### [Problem details]
A complete, exact retyping of the data below is required.

(Stored data entries)
•••••

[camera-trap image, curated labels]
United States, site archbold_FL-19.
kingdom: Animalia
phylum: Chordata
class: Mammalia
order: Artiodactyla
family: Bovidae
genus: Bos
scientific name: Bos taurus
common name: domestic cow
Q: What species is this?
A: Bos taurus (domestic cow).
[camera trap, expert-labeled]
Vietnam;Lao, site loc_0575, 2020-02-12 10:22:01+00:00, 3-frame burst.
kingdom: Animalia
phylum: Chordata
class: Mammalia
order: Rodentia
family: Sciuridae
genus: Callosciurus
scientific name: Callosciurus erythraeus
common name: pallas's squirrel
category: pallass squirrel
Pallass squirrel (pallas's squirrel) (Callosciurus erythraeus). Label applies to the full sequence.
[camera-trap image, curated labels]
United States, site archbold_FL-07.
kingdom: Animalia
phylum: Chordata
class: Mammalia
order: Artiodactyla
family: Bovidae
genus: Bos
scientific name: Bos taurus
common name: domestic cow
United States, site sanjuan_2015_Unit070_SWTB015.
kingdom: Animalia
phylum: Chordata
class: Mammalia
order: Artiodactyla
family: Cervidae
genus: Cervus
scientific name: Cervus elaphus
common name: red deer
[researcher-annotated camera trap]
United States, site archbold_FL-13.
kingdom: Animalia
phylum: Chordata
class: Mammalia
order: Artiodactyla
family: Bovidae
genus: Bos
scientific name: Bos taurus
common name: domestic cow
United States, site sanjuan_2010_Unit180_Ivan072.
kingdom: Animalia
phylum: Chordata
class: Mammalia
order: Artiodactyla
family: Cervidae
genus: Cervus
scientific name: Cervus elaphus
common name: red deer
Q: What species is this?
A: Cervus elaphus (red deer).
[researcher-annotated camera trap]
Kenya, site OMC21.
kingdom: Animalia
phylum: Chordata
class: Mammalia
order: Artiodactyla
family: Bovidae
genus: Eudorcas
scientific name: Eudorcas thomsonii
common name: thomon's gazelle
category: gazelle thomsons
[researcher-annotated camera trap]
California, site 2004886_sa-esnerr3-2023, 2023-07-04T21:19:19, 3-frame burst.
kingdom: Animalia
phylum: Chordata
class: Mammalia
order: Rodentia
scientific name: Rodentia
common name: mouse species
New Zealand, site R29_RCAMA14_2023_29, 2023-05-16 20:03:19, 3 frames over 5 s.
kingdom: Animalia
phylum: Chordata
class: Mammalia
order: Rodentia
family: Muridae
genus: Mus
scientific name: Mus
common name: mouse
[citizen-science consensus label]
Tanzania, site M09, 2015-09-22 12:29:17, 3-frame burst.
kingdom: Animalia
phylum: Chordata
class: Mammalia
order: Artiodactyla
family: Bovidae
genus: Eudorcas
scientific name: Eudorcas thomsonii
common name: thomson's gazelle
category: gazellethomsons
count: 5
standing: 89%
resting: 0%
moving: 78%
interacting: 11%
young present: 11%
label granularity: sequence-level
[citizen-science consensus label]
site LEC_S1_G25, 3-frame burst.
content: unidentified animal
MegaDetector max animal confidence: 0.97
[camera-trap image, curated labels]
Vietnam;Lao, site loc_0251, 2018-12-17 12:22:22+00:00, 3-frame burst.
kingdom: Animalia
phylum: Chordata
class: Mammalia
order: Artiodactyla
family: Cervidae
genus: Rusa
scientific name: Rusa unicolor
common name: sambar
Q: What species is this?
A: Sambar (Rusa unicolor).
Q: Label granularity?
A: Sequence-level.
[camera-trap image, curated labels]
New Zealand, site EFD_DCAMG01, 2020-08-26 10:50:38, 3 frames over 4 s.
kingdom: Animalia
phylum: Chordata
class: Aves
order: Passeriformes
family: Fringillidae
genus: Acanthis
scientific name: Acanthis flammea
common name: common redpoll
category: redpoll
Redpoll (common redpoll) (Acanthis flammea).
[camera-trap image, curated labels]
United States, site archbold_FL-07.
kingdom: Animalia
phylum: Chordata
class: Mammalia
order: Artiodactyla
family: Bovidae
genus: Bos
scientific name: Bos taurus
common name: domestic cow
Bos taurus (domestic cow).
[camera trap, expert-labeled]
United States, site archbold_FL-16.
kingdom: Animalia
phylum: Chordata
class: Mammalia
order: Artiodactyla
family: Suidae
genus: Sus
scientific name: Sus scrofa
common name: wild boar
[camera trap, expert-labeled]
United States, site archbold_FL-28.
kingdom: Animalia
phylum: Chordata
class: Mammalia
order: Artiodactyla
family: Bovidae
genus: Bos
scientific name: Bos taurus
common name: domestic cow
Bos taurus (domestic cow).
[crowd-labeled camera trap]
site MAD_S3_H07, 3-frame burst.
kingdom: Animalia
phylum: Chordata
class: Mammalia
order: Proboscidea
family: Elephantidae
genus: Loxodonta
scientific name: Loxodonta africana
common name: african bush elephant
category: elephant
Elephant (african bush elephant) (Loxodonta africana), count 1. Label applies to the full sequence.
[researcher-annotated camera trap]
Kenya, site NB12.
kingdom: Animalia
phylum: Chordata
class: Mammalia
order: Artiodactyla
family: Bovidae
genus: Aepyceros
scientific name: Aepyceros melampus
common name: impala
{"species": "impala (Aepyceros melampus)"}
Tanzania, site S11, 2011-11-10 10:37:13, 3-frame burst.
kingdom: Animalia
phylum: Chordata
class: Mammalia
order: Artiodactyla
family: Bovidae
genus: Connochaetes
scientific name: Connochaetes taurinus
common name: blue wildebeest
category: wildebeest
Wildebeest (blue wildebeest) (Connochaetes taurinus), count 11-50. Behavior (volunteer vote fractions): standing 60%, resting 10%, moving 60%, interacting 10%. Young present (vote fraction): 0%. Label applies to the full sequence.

•••••

### [Response to this task]
[camera-trap image, curated labels]
United States, site archbold_FL-19.
kingdom: Animalia
phylum: Chordata
class: Mammalia
order: Artiodactyla
family: Bovidae
genus: Bos
scientific name: Bos taurus
common name: domestic cow
Q: What species is this?
A: Bos taurus (domestic cow).
[camera trap, expert-labeled]
Vietnam;Lao, site loc_0575, 2020-02-12 10:22:01+00:00, 3-frame burst.
kingdom: Animalia
phylum: Chordata
class: Mammalia
order: Rodentia
family: Sciuridae
genus: Callosciurus
scientific name: Callosciurus erythraeus
common name: pallas's squirrel
category: pallass squirrel
Pallass squirrel (pallas's squirrel) (Callosciurus erythraeus). Label applies to the full sequence.
[camera-trap image, curated labels]
United States, site archbold_FL-07.
kingdom: Animalia
phylum: Chordata
class: Mammalia
order: Artiodactyla
family: Bovidae
genus: Bos
scientific name: Bos taurus
common name: domestic cow
United States, site sanjuan_2015_Unit070_SWTB015.
kingdom: Animalia
phylum: Chordata
class: Mammalia
order: Artiodactyla
family: Cervidae
genus: Cervus
scientific name: Cervus elaphus
common name: red deer
[researcher-annotated camera trap]
United States, site archbold_FL-13.
kingdom: Animalia
phylum: Chordata
class: Mammalia
order: Artiodactyla
family: Bovidae
genus: Bos
scientific name: Bos taurus
common name: domestic cow
United States, site sanjuan_2010_Unit180_Ivan072.
kingdom: Animalia
phylum: Chordata
class: Mammalia
order: Artiodactyla
family: Cervidae
genus: Cervus
scientific name: Cervus elaphus
common name: red deer
Q: What species is this?
A: Cervus elaphus (red deer).
[researcher-annotated camera trap]
Kenya, site OMC21.
kingdom: Animalia
phylum: Chordata
class: Mammalia
order: Artiodactyla
family: Bovidae
genus: Eudorcas
scientific name: Eudorcas thomsonii
common name: thomon's gazelle
category: gazelle thomsons
[researcher-annotated camera trap]
California, site 2004886_sa-esnerr3-2023, 2023-07-04T21:19:19, 3-frame burst.
kingdom: Animalia
phylum: Chordata
class: Mammalia
order: Rodentia
scientific name: Rodentia
common name: mouse species
New Zealand, site R29_RCAMA14_2023_29, 2023-05-16 20:03:19, 3 frames over 5 s.
kingdom: Animalia
phylum: Chordata
class: Mammalia
order: Rodentia
family: Muridae
genus: Mus
scientific name: Mus
common name: mouse
[citizen-science consensus label]
Tanzania, site M09, 2015-09-22 12:29:17, 3-frame burst.
kingdom: Animalia
phylum: Chordata
class: Mammalia
order: Artiodactyla
family: Bovidae
genus: Eudorcas
scientific name: Eudorcas thomsonii
common name: thomson's gazelle
category: gazellethomsons
count: 5
standing: 89%
resting: 0%
moving: 78%
interacting: 11%
young present: 11%
label granularity: sequence-level
[citizen-science consensus label]
site LEC_S1_G25, 3-frame burst.
content: unidentified animal
MegaDetector max animal confidence: 0.97
[camera-trap image, curated labels]
Vietnam;Lao, site loc_0251, 2018-12-17 12:22:22+00:00, 3-frame burst.
kingdom: Animalia
phylum: Chordata
class: Mammalia
order: Artiodactyla
family: Cervidae
genus: Rusa
scientific name: Rusa unicolor
common name: sambar
Q: What species is this?
A: Sambar (Rusa unicolor).
Q: Label granularity?
A: Sequence-level.
[camera-trap image, curated labels]
New Zealand, site EFD_DCAMG01, 2020-08-26 10:50:38, 3 frames over 4 s.
kingdom: Animalia
phylum: Chordata
class: Aves
order: Passeriformes
family: Fringillidae
genus: Acanthis
scientific name: Acanthis flammea
common name: common redpoll
category: redpoll
Redpoll (common redpoll) (Acanthis flammea).
[camera-trap image, curated labels]
United States, site archbold_FL-07.
kingdom: Animalia
phylum: Chordata
class: Mammalia
order: Artiodactyla
family: Bovidae
genus: Bos
scientific name: Bos taurus
common name: domestic cow
Bos taurus (domestic cow).
[camera trap, expert-labeled]
United States, site archbold_FL-16.
kingdom: Animalia
phylum: Chordata
class: Mammalia
order: Artiodactyla
family: Suidae
genus: Sus
scientific name: Sus scrofa
common name: wild boar
[camera trap, expert-labeled]
United States, site archbold_FL-28.
kingdom: Animalia
phylum: Chordata
class: Mammalia
order: Artiodactyla
family: Bovidae
genus: Bos
scientific name: Bos taurus
common name: domestic cow
Bos taurus (domestic cow).
[crowd-labeled camera trap]
site MAD_S3_H07, 3-frame burst.
kingdom: Animalia
phylum: Chordata
class: Mammalia
order: Proboscidea
family: Elephantidae
genus: Loxodonta
scientific name: Loxodonta africana
common name: african bush elephant
category: elephant
Elephant (african bush elephant) (Loxodonta africana), count 1. Label applies to the full sequence.
[researcher-annotated camera trap]
Kenya, site NB12.
kingdom: Animalia
phylum: Chordata
class: Mammalia
order: Artiodactyla
family: Bovidae
genus: Aepyceros
scientific name: Aepyceros melampus
common name: impala
{"species": "impala (Aepyceros melampus)"}
Tanzania, site S11, 2011-11-10 10:37:13, 3-frame burst.
kingdom: Animalia
phylum: Chordata
class: Mammalia
order: Artiodactyla
family: Bovidae
genus: Connochaetes
scientific name: Connochaetes taurinus
common name: blue wildebeest
category: wildebeest
Wildebeest (blue wildebeest) (Connochaetes taurinus), count 11-50. Behavior (volunteer vote fractions): standing 60%, resting 10%, moving 60%, interacting 10%. Young present (vote fraction): 0%. Label applies to the full sequence.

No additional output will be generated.